As of July 2019, official UNHCR figures for the number of Syrian refugees outside Syria can be broken down as follows: Turkey, 3.614 million; Lebanon, 930,000; Jordan, 662,000. Those totals don’t include Syrians who have sought refuge in Europe or in other Middle Eastern countries or who have applied under UNHCR auspices to seek resettlement outside Syria (163,834 at May 2019).

The number of Syrians returning to home areas, mostly in the south, has been rising since 2016, but it’s still a fraction of the outward flow over the previous five years. UNHCR, however, has begun to give figures for ‘self-organised’ returns—173,000 as of 31 May 2019. The actual number may be higher, as the estimate only includes cases ‘verified/monitored’ by UNHCR.

UNHCR surveys of refugees in the neighbouring countries indicate that 76% intend to return but only 4% plan to return in the next 12 months. The main barriers are ongoing violence in some areas, loss of home and livelihood, fear of reprisal, and difficulty in establishing claims to abandoned property. These are the same factors discouraging the 6 million internally displaced Syrians from returning to their homes and livelihoods.

The effects of the war are still reflected in a massive drop in the country’s GDP. Most of Syria’s current situation, therefore, points to a state that has reached the edge of an abyss. Even if some economic activities are ticking over, 2018 World Bank figures depict an economy that has shrunk to 20% of its pre-2011 level of activity.

The external players that have backed forces in the contest may be getting tired, but all profess a continued commitment to outcomes that are becoming increasingly forlorn as the war grinds on. By no stretch of the imagination can the external powers and funders get 100% of their dreams—the Salafists’ supporters in the Gulf; Iran and its local proxies; Turkey and its phobia at the prospect of a Kurdish superstate; or the US, which clearly lacks any achievable goal.

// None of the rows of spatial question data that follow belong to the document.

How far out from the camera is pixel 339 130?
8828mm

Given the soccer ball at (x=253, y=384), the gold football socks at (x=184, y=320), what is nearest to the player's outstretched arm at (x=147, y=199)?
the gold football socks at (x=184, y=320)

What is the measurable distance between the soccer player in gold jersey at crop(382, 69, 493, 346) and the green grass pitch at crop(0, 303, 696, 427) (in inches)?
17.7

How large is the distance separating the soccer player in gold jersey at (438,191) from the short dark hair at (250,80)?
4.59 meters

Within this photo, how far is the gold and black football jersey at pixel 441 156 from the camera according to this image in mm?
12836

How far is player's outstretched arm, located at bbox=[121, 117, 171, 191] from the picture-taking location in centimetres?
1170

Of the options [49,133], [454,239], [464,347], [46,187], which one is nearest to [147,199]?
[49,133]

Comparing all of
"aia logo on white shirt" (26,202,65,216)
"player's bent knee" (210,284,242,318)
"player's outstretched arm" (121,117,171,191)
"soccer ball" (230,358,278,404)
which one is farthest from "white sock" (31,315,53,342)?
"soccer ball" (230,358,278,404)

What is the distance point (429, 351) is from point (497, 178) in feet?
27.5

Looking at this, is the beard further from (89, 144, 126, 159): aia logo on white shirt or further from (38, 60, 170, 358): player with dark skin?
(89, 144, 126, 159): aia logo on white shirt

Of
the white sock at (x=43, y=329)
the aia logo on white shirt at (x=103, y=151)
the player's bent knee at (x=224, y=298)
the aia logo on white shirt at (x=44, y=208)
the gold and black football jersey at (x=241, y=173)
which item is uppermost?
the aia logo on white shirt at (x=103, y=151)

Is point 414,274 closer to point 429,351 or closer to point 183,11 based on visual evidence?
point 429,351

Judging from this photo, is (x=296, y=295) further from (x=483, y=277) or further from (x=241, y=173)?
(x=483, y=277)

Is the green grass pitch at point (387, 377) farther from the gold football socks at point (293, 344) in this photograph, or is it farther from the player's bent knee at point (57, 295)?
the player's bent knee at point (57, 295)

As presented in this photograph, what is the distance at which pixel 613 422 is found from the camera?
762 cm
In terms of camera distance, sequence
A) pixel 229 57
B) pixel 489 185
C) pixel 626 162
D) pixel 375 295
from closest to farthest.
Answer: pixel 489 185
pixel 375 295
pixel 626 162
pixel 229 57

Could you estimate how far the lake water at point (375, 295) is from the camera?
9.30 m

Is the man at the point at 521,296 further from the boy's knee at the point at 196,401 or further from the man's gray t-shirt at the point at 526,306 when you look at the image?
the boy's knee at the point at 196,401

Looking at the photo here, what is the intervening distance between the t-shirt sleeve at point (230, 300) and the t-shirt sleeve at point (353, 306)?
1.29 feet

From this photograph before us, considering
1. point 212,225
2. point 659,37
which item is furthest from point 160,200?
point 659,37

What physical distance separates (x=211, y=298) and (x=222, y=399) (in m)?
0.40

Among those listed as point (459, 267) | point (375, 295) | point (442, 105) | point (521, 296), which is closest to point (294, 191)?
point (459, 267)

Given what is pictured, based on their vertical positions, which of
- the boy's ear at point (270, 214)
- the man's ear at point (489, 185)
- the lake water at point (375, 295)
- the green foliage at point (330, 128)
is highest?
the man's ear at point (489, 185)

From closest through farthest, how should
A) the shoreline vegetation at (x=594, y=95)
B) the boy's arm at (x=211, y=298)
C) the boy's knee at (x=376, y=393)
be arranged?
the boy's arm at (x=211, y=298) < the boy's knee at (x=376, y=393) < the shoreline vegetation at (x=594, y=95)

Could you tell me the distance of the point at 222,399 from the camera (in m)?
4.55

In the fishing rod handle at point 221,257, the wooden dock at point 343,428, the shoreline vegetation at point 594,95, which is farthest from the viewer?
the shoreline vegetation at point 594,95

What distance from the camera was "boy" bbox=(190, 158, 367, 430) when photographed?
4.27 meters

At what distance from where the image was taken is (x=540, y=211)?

Russia isn’t on that list because it has been playing a long game that goes back to before the collapse of the USSR. Its involvement is costing it, but its aim is relatively viable—an outcome that will preserve Syria as a basically secular state, multi-ethnic and with its territorial integrity restored.

In contrast, Western powers, by basing their response to the Syrian conflict on a shopping list of morally worthy but totally unrealisable demands, have only prolonged the country’s agony. Sanctions adopted in a number of EU and multilateral bodies were never fit for purpose. In other cases, sanctions have been an effective weapon against national entities that have proper banking systems and effective frontier controls. They are dangerously counterproductive if they simply hand a society over to racketeering elements that use sanctions-busting as a means of reinforcing alliances with internal power structures.

The daily outbreak of confrontations in the Gulf makes the task of winding down wider regional tensions even harder. The US, having brought on a crisis with Iran by withdrawing from the nuclear deal, now risks hair-trigger miscalculations if President Donald Trump again veers impulsively towards his hardline advisers. John Bolton and Mike Pompeo have long been itching to find a casus belli to pursue the decades-old vendetta against Iran.

Syria is now the centre of a web of catastrophic decisions whose aftermath is still to be played out. Only those countries that are prepared to look at the long term, accept the need to restore Syria as an integral state (rather than see it broken up into religious or ethnic cantonments) and avoid short-term posturing can aspire to have any positive influence.